» **What you should do**
Show every line of the data that contains the string "trap".

(Items from a dataset)
++++++++

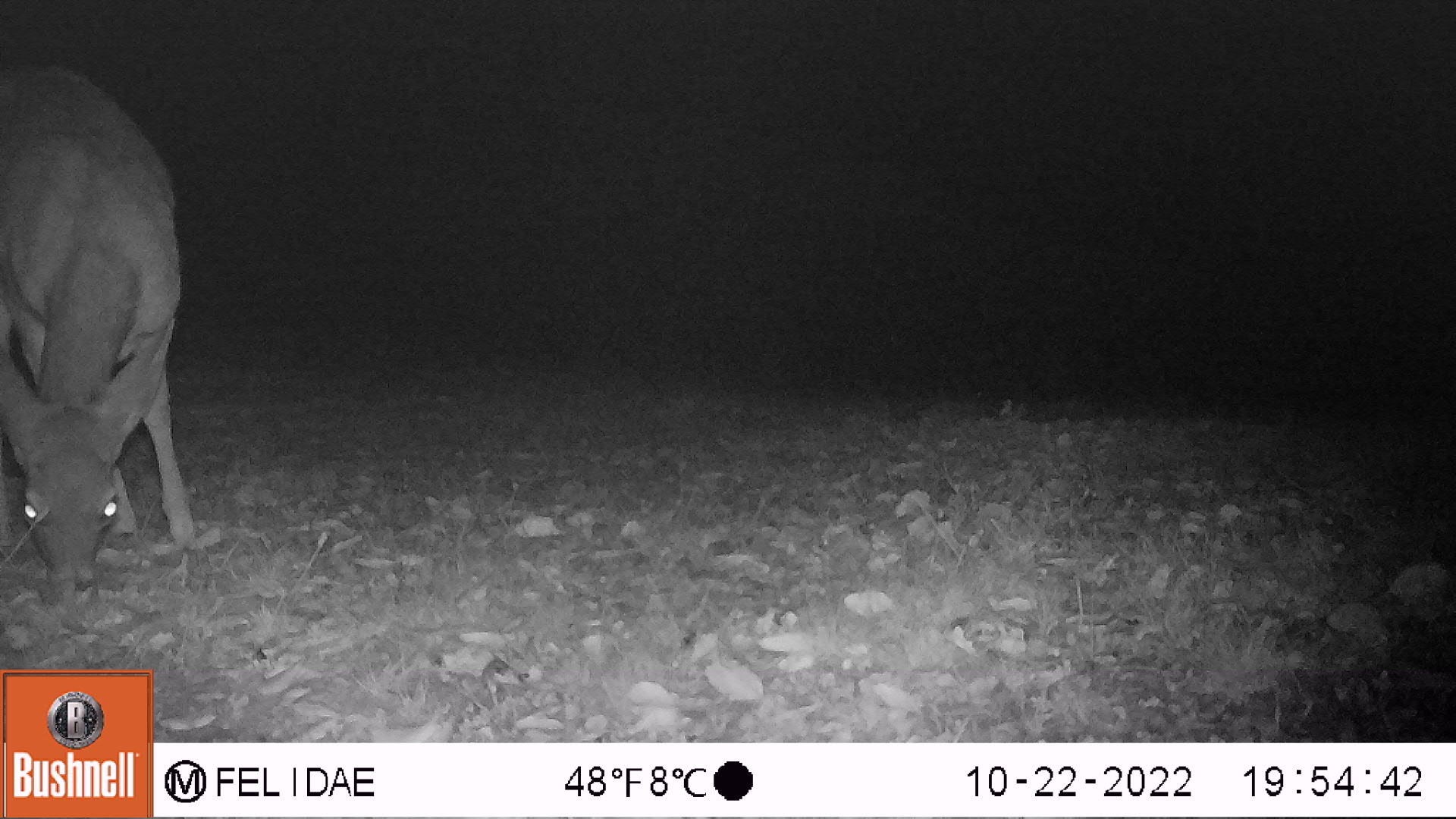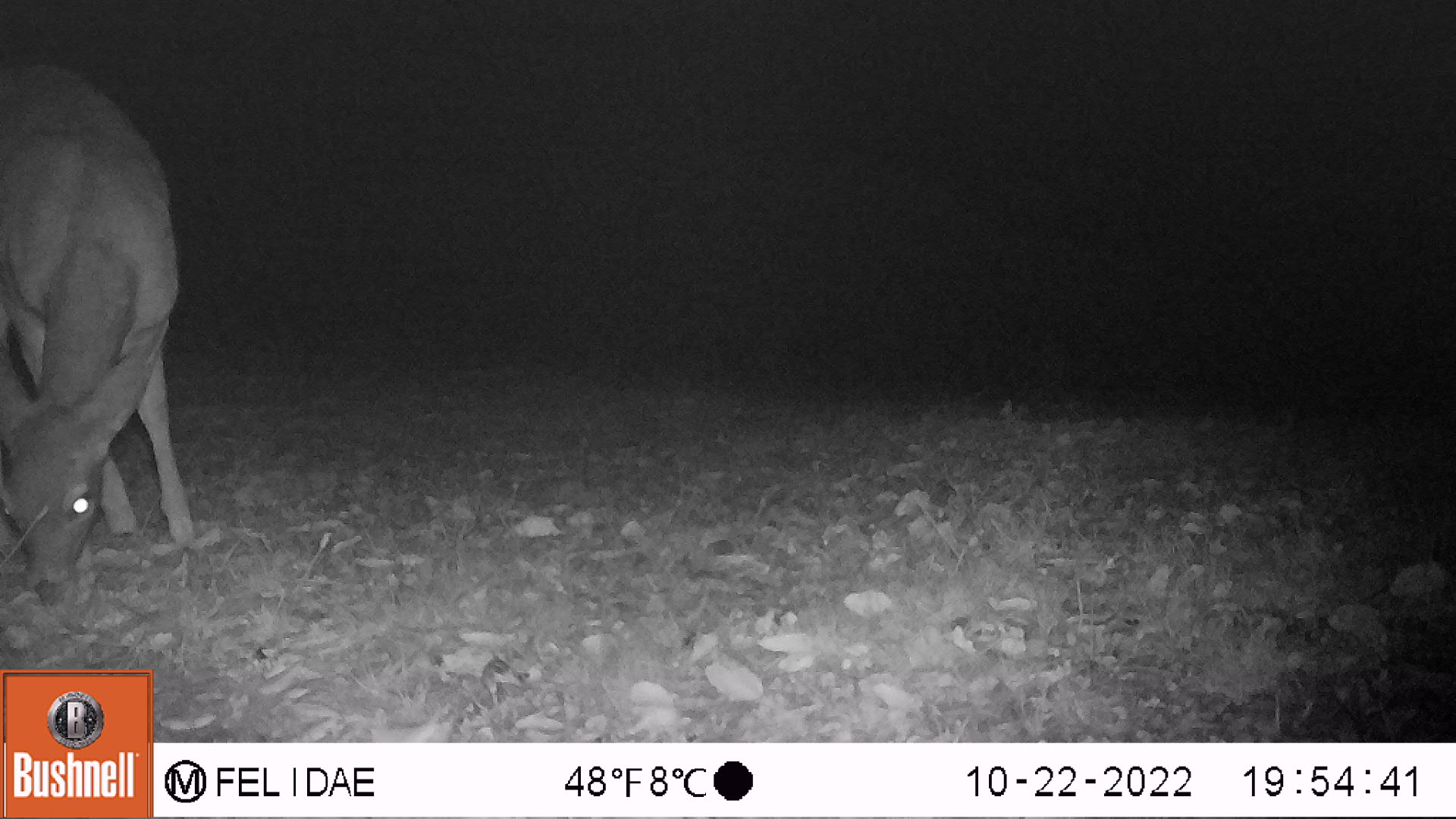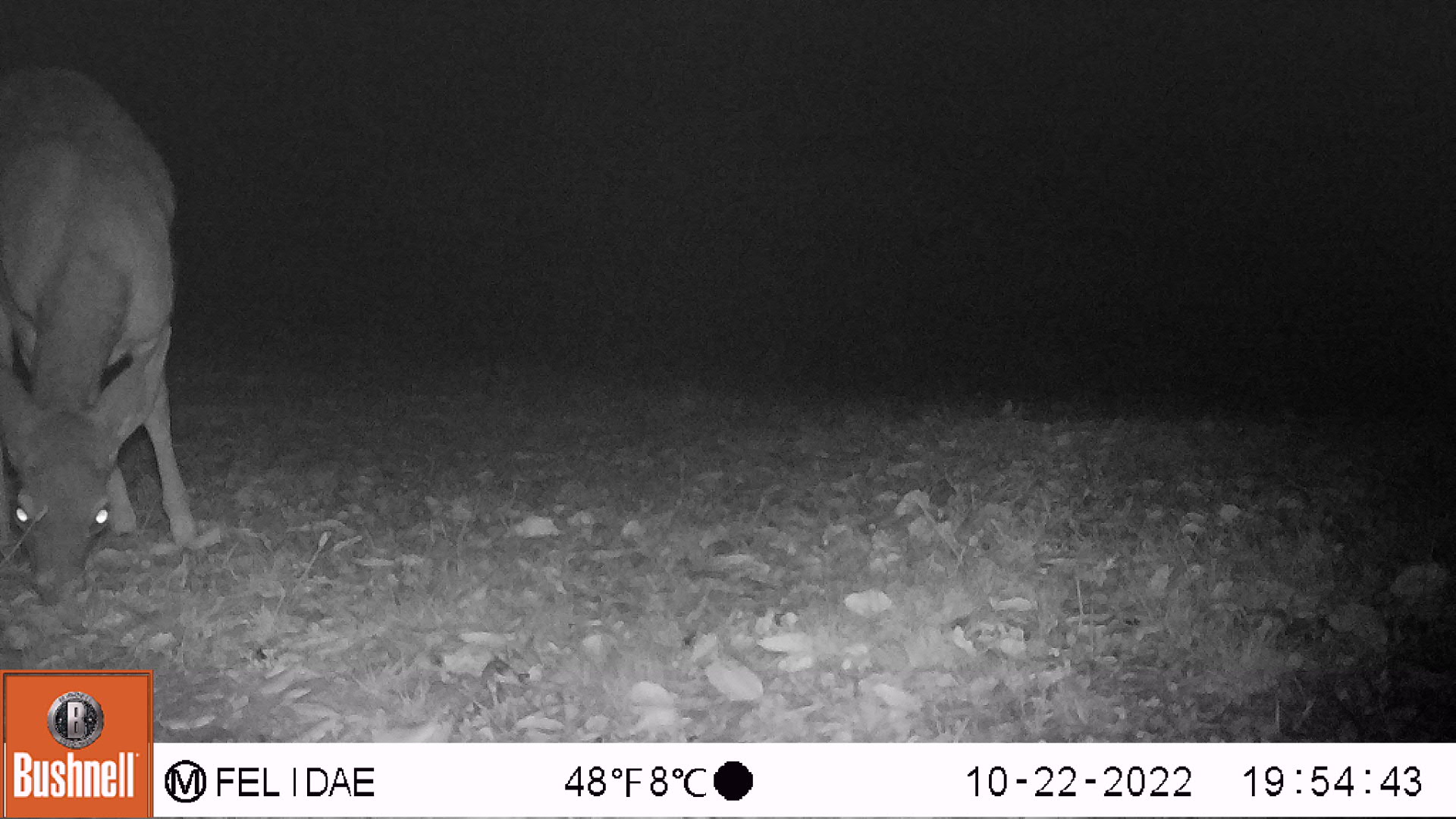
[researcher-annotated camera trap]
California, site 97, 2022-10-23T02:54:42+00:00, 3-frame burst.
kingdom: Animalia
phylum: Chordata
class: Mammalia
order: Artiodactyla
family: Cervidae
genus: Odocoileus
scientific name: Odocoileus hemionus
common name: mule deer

++++++++

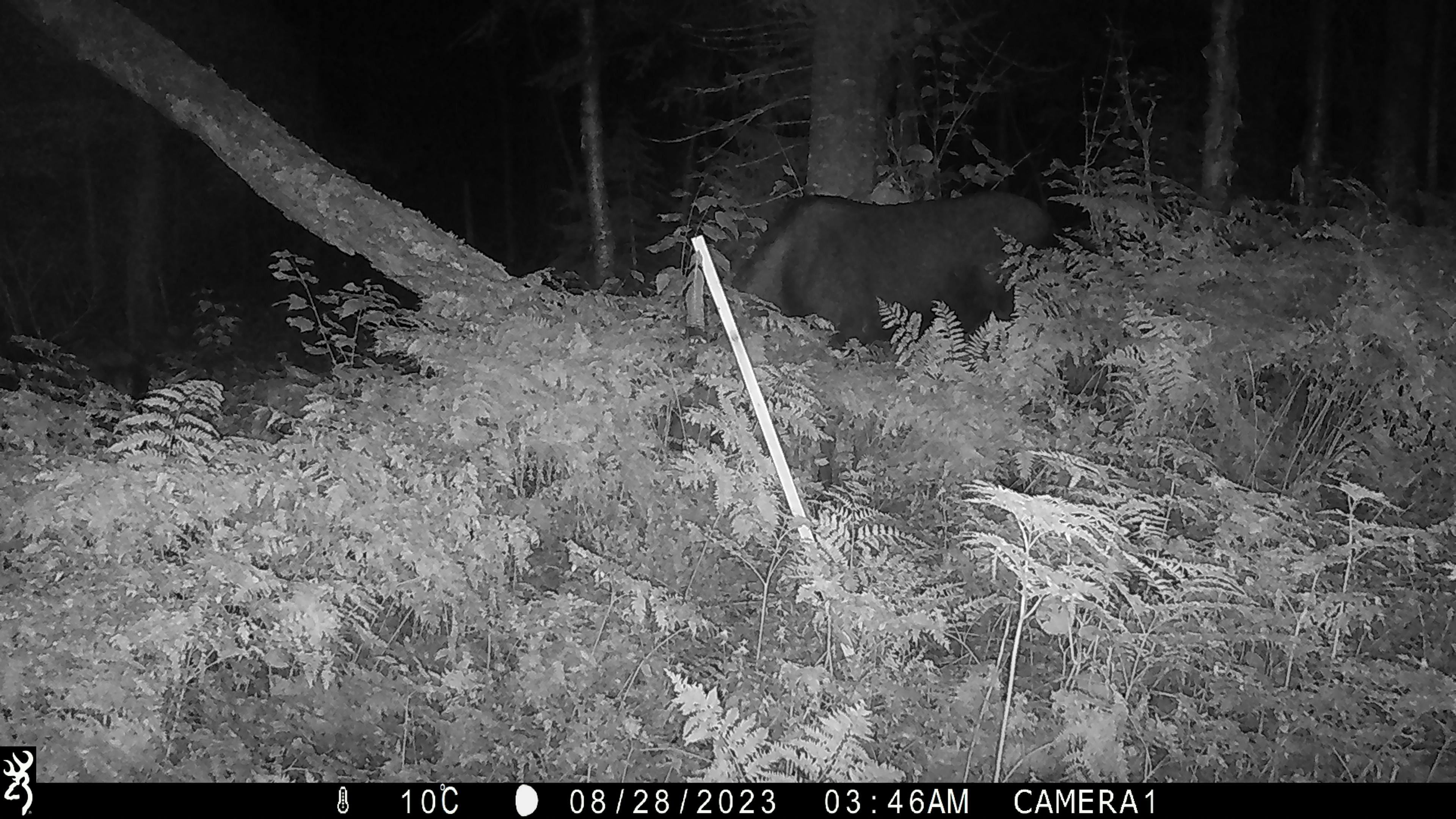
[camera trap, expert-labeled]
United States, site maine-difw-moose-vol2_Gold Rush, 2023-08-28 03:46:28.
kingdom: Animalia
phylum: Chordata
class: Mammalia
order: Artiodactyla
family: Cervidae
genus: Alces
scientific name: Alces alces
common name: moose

++++++++

» **Task solution**
[researcher-annotated camera trap]
[camera trap, expert-labeled]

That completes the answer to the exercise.